Will man diese Schranke aushebeln, müsste man Mindestlöhne festsetzen, nicht wie bisher nach sorgfältiger Abwägung Branche für Branche, sondern generell. Das aber wäre ein schwerer Eingriff in die Marktwirtschaft, Arbeitsplätze in großer Zahl würden unrentabel und gingen verloren. Man kann sich über die wirtschaftliche Logik politisch hinweg setzen. So wie sich Politik über manche Logik hinwegsetzt, weil es opportun ist. Es wäre aber unwürdig gegenüber den Betroffenen, die lieber für weniger Geld arbeiten als gar nicht.

In der Konsequenz berührt sich die Idee eines flächendeckenden Mindestlohns mit der immer populärer werdenden Idee eines Grundeinkommens. 1000 Euro für jeden, grundsätzlich, das klingt gut und ist doch der falsche Ansatz. Noch ist Arbeit Lebenselixier. Sie ist der Schmierstoff der Wirtschaft, ihren Wert wissen viele erst zu schätzen, wenn sie sie nicht mehr haben. Wer keine Arbeit hat, muss um sie kämpfen - unter konstruktiver Hilfe des Staates.

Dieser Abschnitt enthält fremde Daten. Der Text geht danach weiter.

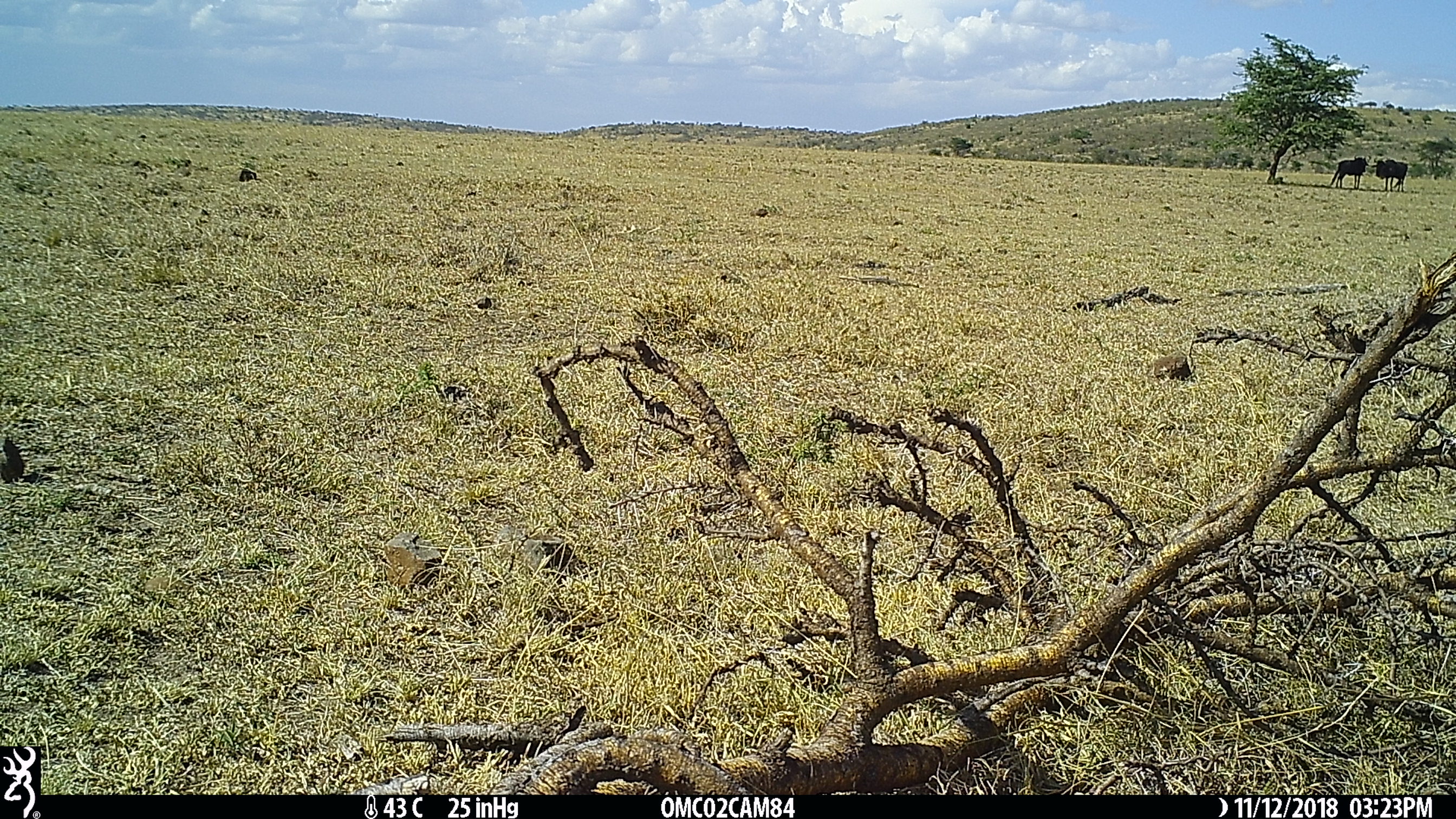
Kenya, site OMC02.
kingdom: Animalia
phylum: Chordata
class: Mammalia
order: Artiodactyla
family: Bovidae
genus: Connochaetes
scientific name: Connochaetes taurinus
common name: blue wildebeest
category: wildebeest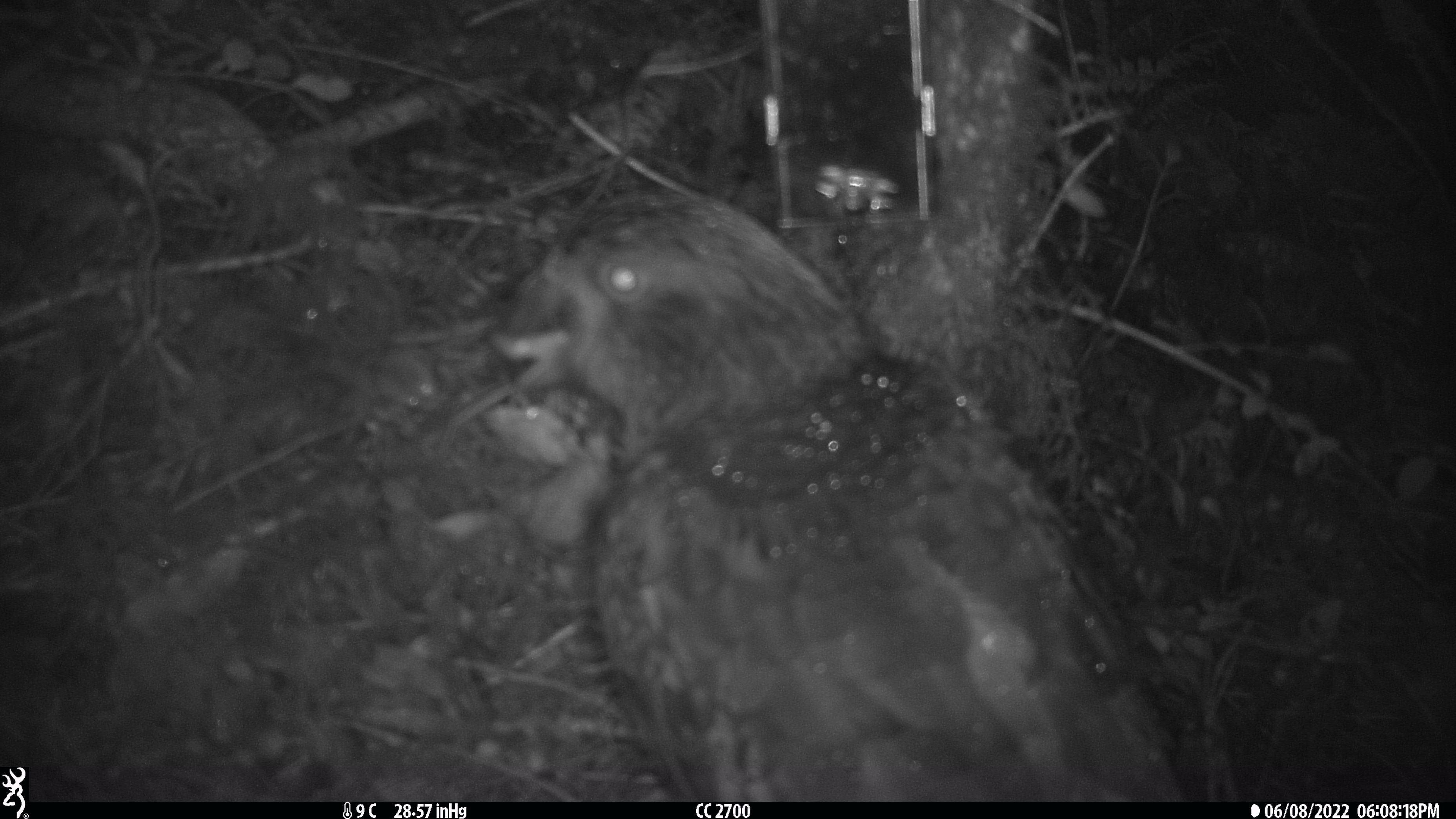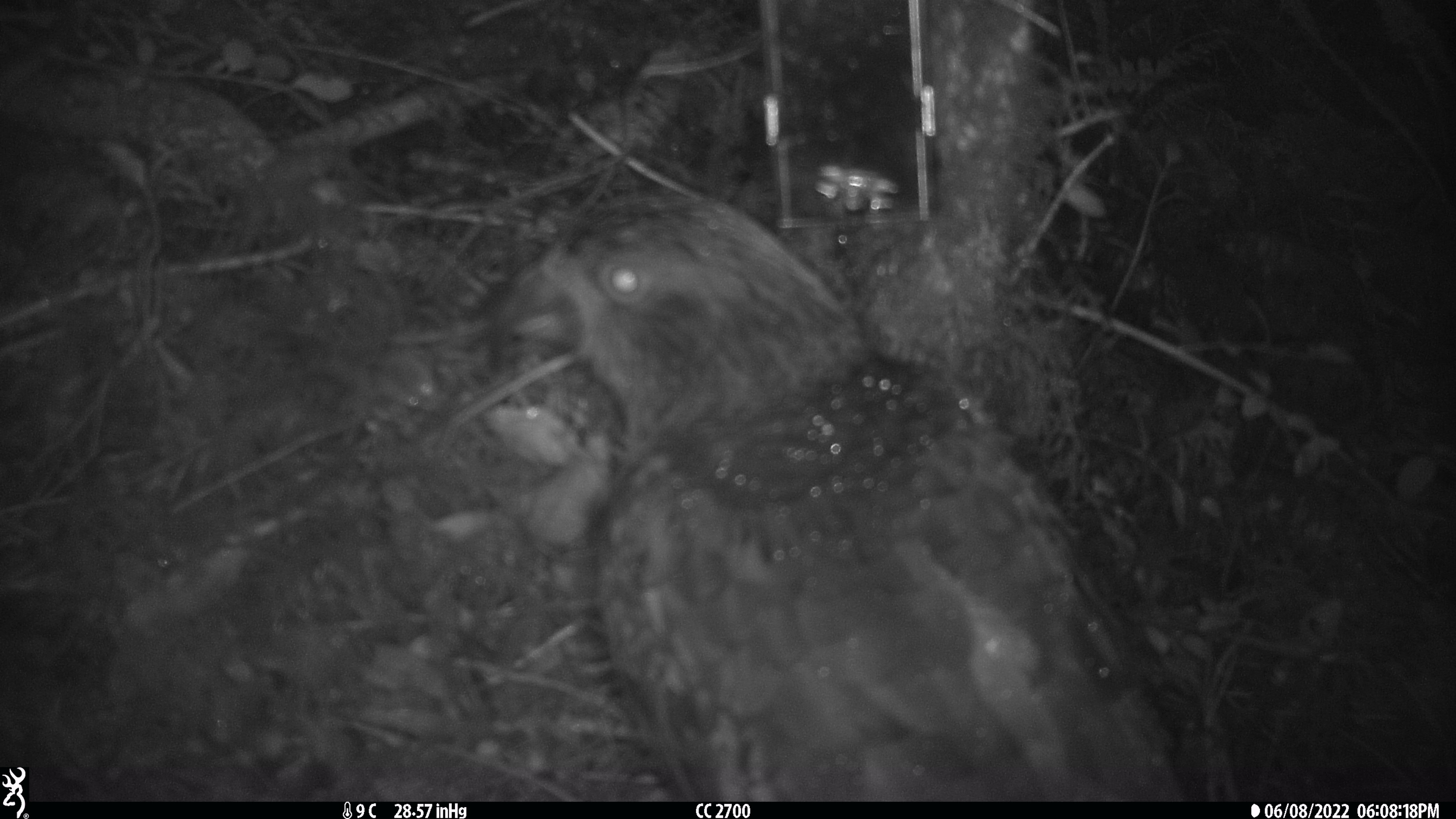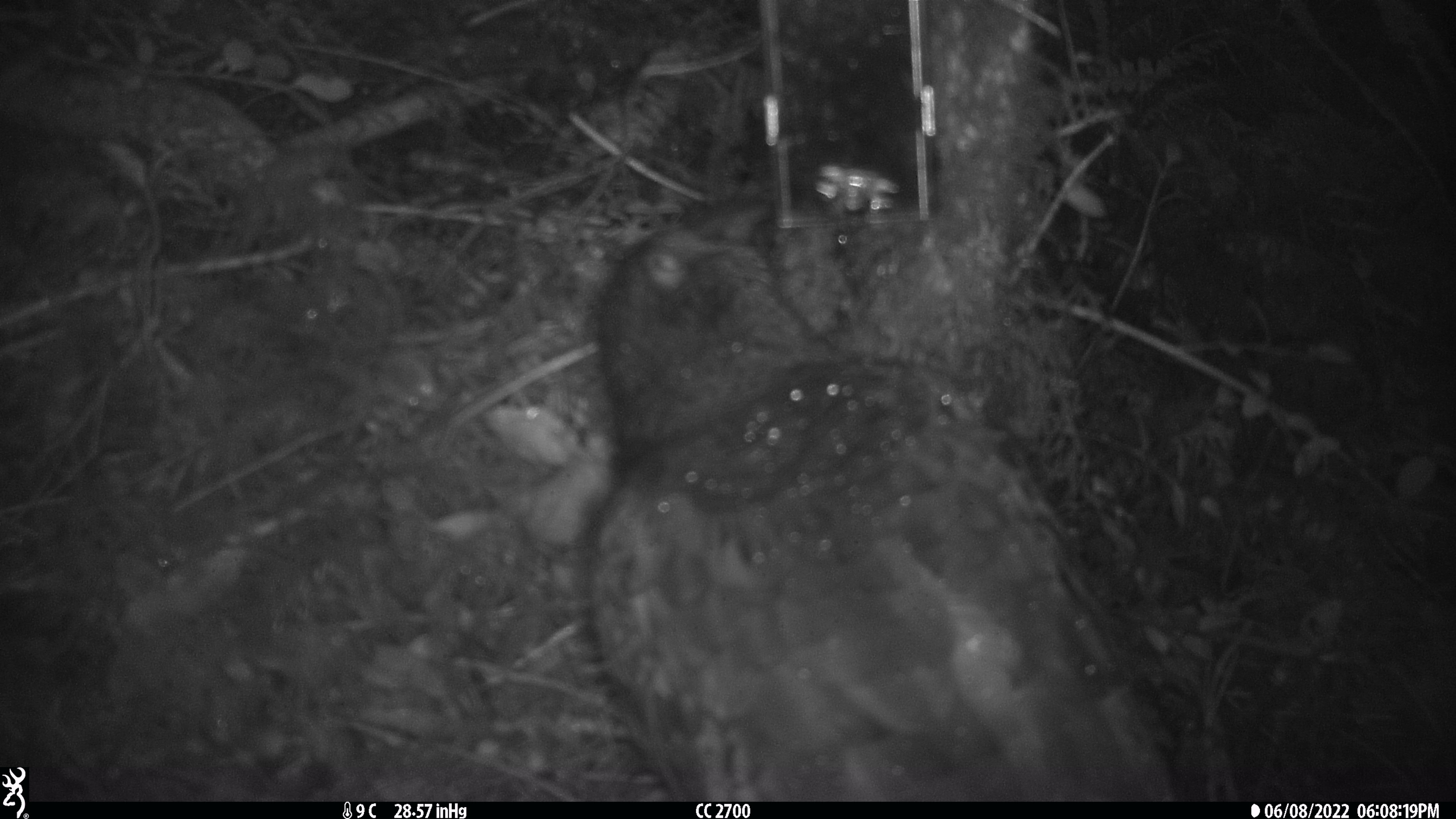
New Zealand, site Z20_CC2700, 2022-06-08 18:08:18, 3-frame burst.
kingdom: Animalia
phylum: Chordata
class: Aves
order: Psittaciformes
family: Strigopidae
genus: Nestor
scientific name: Nestor notabilis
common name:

Hier, nicht bei der Frage des Regelsatzes, liegt die offene Flanke des unfertigen rot-grünen Hartz-IV-Projekts. Der Staat wollte fordern und fördern, aber er fordert viel und fördert wenig. Es braucht keine "Tabubrecher" wie Westerwelle und Sarrazin, sondern viele kluge Ansätze und Anstrengungen für mehr Jobs. Viel zu wenig denkt die Politik darüber nach. Die öffentliche Wutwelle gegen Hartz IV macht es ihr nicht leichter.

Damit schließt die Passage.